We will publish the results of the study as open-access peer-reviewed publications. We will disseminate findings through national and international conferences as are appropriate. Depending on the findings, we would also explore additional options for focussed dissemination within appropriate communities, for example, via an Alzheimer's Society dissemination grant.
Contributors VMW, NMD, PGK and RMM contributed to planning the analysis. TJ provided the feasibility numbers and refined the cohort definitions. VMW drafted this protocol and all others edited and revised the manuscript. PGK and RMM were responsible for securing the funding.

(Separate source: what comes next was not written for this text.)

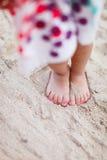 Pattes d'enfant sur la plage Photographie stock libre de droits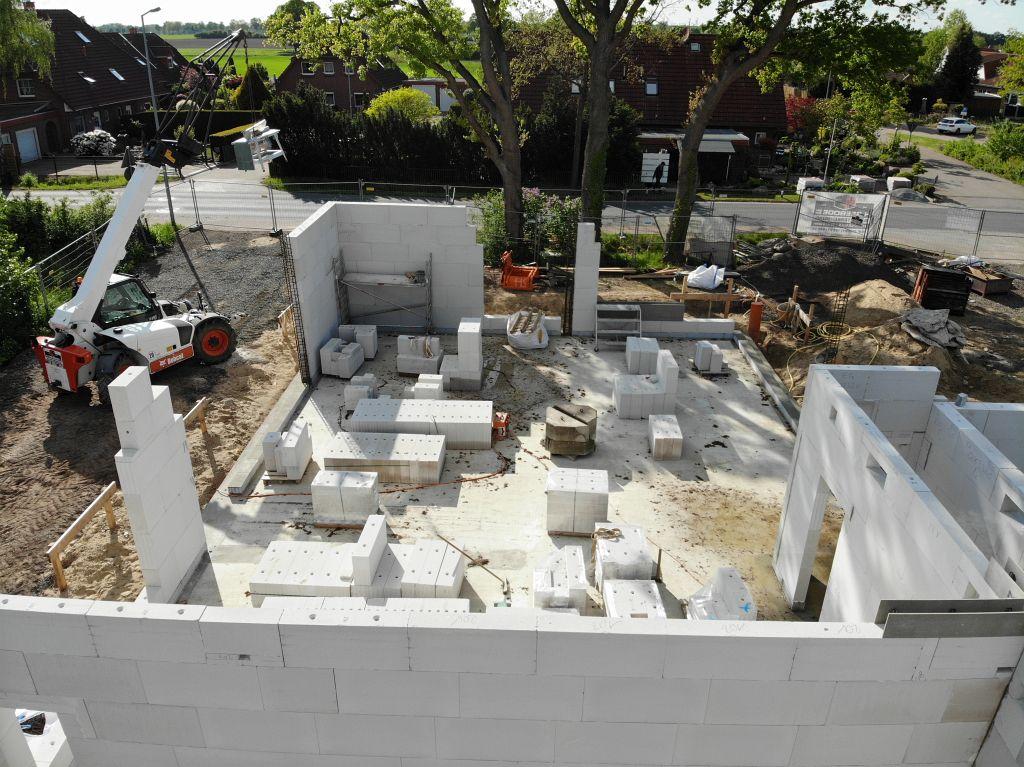 Das Foto zeigt den vorderen Bereich des Dienstgebäudes, in dem der Seminar- bzw. Schulungsraum entsteht.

Funding This project is supported by a generous donation from the Perros Trust, obtained through the University of Bristol Campaigns and Alumni Office. This project is also supported by the MRC Integrative Epidemiology Unit at the University of Bristol. The MRC Integrative Epidemiology Unit is supported by the Medical Research Council and the University of Bristol [MC_UU_12013/9]. PGK has a Professorship supported by the Sigmund Gestetner Foundation. TJ is supported by the National Institute for Health Research (NIHR) Collaboration for Leadership in Applied Health Research and Care (CLAHRC) West at University Hospitals Bristol NHS Foundation Trust.
Disclaimer The views expressed are those of the author(s) and not necessarily those of the NHS, the NIHR or the Department of Health.
Competing interests PGK is the principal investigator on a non-commercial NIHR-funded clinical trial of losartan in Alzheimer's disease [ISRCTN 93682878, EudraCT 2012-003641-15].
Ethics approval This protocol has been approved by the CPRD's Independent Scientific Advisory Committee (ISAC). Although this study does not directly involve patients, the topic of identifying new repurposable drug candidates for neurodegenerative diseases is becoming widely supported by patient and user groups from various communities. In the event that we progress any drug candidates identified from this study into a formal clinical trial, then we will consult with relevant representatives in the design of that study. We have direct experience of this from the currently underway NIHR-funded RADAR trial, the case for which was supported by work undertaken as part of a previous study using CPRD data [ISAC protocol 08_101].
Provenance and peer review Not commissioned; externally peer reviewed.
Data sharing statement This study will use data from the Clinical Practice Research Datalink (CPRD) with linked data from the Hospital Episode Statistics (HES) and Office of National Statistics (ONS). All data will be available to all listed authors. We cannot directly share the data used for this study—interested parties should contact the CPRD's Independent Scientific Advisory Committee (ISAC).